** Opening Passage provided block **

While we believe that we have the right seed for one of the next big things - that is, the semantic social network - I must say that the ’soil’ or ‘environment’ may be just as important as the seed. In fact, if the soil or environment is not conducive, the plant could perish inspite of the seed’s potential.

The point I’m trying to make is that while disruptive innovation may be a necessary condition or ’seed’ for having a wildly successful business, let’s not forget that an inhospitable soil (local or internal business factors) may inhibit growth of the plant (business) as much as the general climate (external financial and economic factors). Coming to think of it, I’m not making an excuse in advance. I’m just simply thinking aloud.

Thanks for stimulating my thoughts.

Best,
Rod King.

http://search.galaxyit.com

http://projectstoryboard.ning.com

Rod, problems beget solutions, not the other way around. Unfortunately it sounds like you have a technology in search of a product, never a good thing.

Ben,
You make a good observation that problems beget solutions. The technology, about which I’m talking, already exists in an online product that focuses on managing the larger and ever increasing industry problem of information overload. At a customer level, the technology deals with overcoming inefficiency problems that knowledge workers and students experience when organizing and managing ideas from different sources during projects.

For instance, when doing research on the Internet, users typically use one type of software application to search for information, another to collate and organize information, another application to write reports, and yet another application to make presentations, and still yet another application to collaborate on and track the project, notwithstanding using different applications for social networking. Wouldn’t it be more productive if such users could go to one web application (site) and seamlessly complete all those tasks? I think fragmentation of information is a serious problem especially for knowledge workers and students on the web.

Our technology, which is being demonstrated and is patent-pending, offers the prospects of using the same zoomable interface for accessing, organizing, and managing information from multiple software applications and information sources. The experience is similar to having a one-in-all software or an integrated suite of Internet applications. As devices like the iPhone and iPod indicate, I believe that this technological convergence is inevitable.

I hope the above explanation indicates the range of our technology in solving real problems especially inefficiencies experienced by knowledge workers and students. Should you have further comments or questions, I’d be glad to hear from you.

Best,
Rod King.

 
 
 

We are planting the new seed for the next big thing as we are reading this. It will be about bringing something different into the web arena. But unlike the Web 2.0, it will be difficult to implement and it has different components that needs to work together in order to function correctly. We are up to the challenge and hopefully you will hear about us a year from now.

Thanks

 

I stopped reading at “Web 3.0.”

Please, don’t push that turn. I’m gonna go read the rest of the post now. ;)

I meant term, not turn. :p

 
 

I don’t agree that now is the time to leave the day job… but it just might be in another 6 months.

I’m saving money like crazy right now while I have work, because once the work
runs out, startup time!

 

As someone who’s been with a number of start-up companies in both good and bad times, I can tell you that one of my first major success stories came out of one of the worst Wall Street down turns. The company just developed a better mousetrap! My advice: Don’t stop, don’t let these times get in the way, if you have something that that makes sense, is needed with a good ROI - go for it!

** Closing Passage provided block **

▶ Study questions:
a) Reproduce word for word the stretch of the startup discussion from "We are planting" through "year from now.".
b) Write the next part of the startup discussion, picking up after its last comment.
The listing that comes next has no connection to the startup discussion.

** Opening Material provided block **

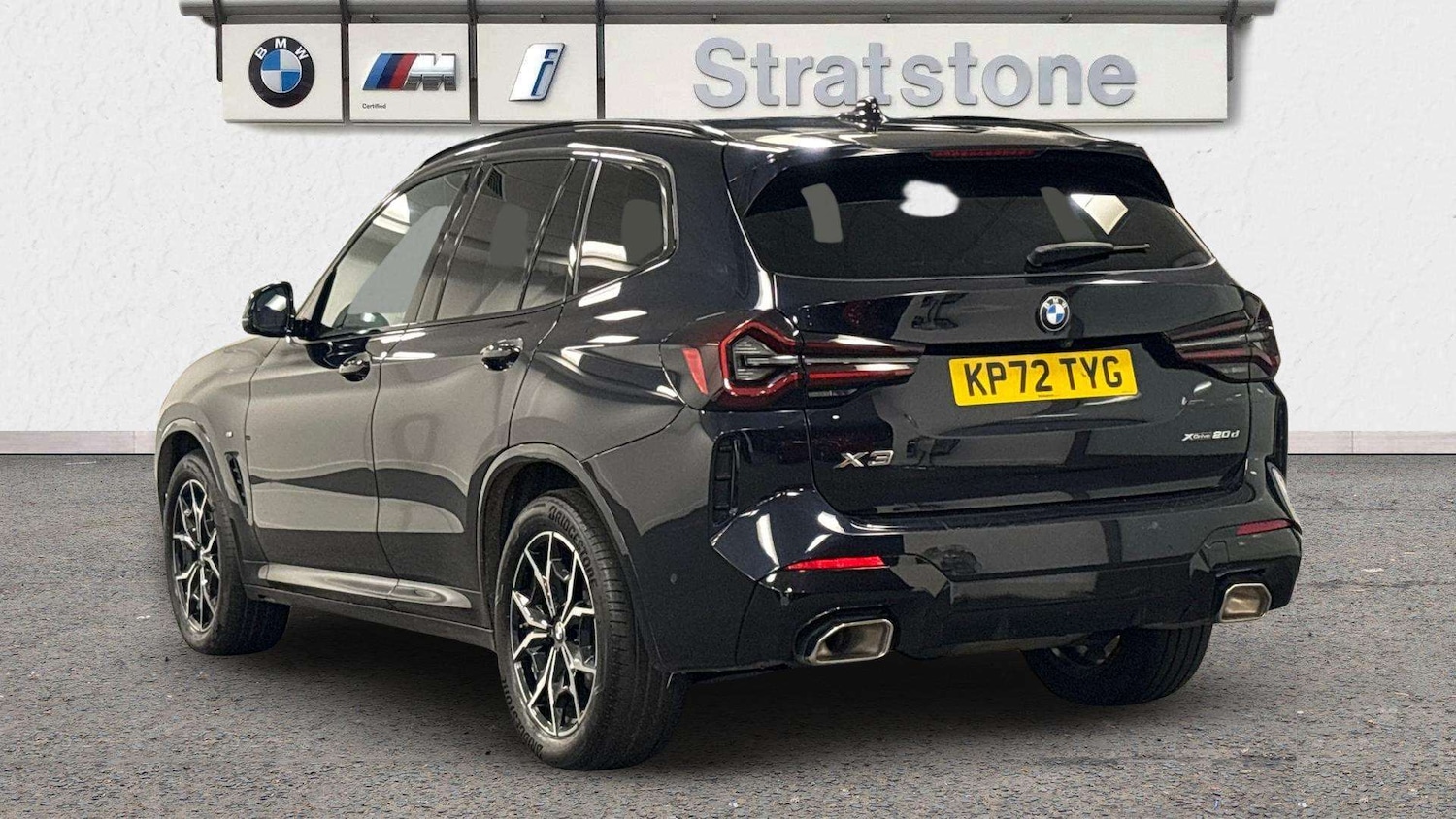 Used BMW X3 2022 for sale - 76955319: Photo 2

** Closing Material provided block **

▶ Activity answers:
a)
We are planting the new seed for the next big thing as we are reading this. It will be about bringing something different into the web arena. But unlike the Web 2.0, it will be difficult to implement and it has different components that needs to work together in order to function correctly. We are up to the challenge and hopefully you will hear about us a year from now.

b)
 

This downturn will simply reduce the amount of duds getting funded to failure. The amount of successes will remain the same

 

Concerning Facebook and Google: both companies owe their early success much to just being in the right place at the right time with the right products and services. The differences are that Google has successfully monetized their products and services, fueled in part by both quality products and zealous users, while Facebook has had relatively paltry success in monetization despite its own loyal fan base. Clever marketing, near natural monopolism by choice, and a bit of luck have rounded out these companies’ successes. Are there other entrepreneurs whose ideas hold the same future potential? Perhaps . . . but Google’s and Facebooks don’t come along every day …

 

ok, you really lost credibility with this obviously pandering sentence, although I liked the rest of the article: “And incredible organizations like Six Apart, Plaxo, and Ning ….”.

incredible? those 3 are your examples?

 

oh come on. TC makes money by covering startups. no startups = no TC. no wonder they don’t want people to stay in their day jobs. Not to say they are wrong, but TC is not unbiased here.

 

I think future B2C applications arising from a reduced ad dollar environment will be more compelling, relevant, and higher quality (e.g. no more eternal beta.)

Why? Because many will return to the old days when users actually paid for software. That single change in the ecosystem will change everything, because our expectations soar once we have to part with even a little bit o’ change. We suddenly expect applications that solve real problems and relieve felt pain. For reference, a B2B startup could never survive a day shipping software with so many issues, that it must hide behind the façade of eternal “beta”. B2C’s get away with marginal quality and marginal utility because the users don’t pay money to use it.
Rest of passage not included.